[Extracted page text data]
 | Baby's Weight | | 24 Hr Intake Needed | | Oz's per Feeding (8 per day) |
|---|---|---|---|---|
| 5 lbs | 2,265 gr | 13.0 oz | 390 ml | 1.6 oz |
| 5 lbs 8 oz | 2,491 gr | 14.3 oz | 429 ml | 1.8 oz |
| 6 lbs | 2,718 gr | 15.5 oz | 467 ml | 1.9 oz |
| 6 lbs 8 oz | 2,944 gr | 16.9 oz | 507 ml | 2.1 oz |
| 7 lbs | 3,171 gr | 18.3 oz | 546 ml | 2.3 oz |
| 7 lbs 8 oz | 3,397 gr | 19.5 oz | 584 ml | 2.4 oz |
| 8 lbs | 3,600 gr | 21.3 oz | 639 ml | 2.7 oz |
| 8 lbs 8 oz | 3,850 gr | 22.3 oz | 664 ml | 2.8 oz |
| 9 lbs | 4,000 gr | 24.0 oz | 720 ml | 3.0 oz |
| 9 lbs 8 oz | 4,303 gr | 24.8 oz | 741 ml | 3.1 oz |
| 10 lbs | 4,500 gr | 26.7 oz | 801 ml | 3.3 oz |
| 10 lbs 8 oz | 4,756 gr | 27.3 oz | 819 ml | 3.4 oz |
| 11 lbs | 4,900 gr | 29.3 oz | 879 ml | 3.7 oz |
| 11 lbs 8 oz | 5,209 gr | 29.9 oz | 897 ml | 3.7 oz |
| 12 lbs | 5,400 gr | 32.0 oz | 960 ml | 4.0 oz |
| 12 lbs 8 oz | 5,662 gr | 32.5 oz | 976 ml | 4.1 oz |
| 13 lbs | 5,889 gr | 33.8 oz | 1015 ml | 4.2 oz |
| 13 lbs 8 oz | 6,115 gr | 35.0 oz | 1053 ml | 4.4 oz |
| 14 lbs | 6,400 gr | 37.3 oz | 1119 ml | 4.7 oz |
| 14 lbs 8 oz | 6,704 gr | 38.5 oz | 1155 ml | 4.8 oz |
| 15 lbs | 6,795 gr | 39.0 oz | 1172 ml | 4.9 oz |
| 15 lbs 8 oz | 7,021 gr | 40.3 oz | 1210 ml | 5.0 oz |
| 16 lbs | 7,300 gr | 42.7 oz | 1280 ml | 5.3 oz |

ACTIVITY>
Print exactly the lines from the one with "ml | 4.8 oz |" through the end of the data, inclusive.

YOUR RESPONSE>
| 14 lbs 8 oz | 6,704 gr | 38.5 oz | 1155 ml | 4.8 oz |
| 15 lbs | 6,795 gr | 39.0 oz | 1172 ml | 4.9 oz |
| 15 lbs 8 oz | 7,021 gr | 40.3 oz | 1210 ml | 5.0 oz |
| 16 lbs | 7,300 gr | 42.7 oz | 1280 ml | 5.3 oz |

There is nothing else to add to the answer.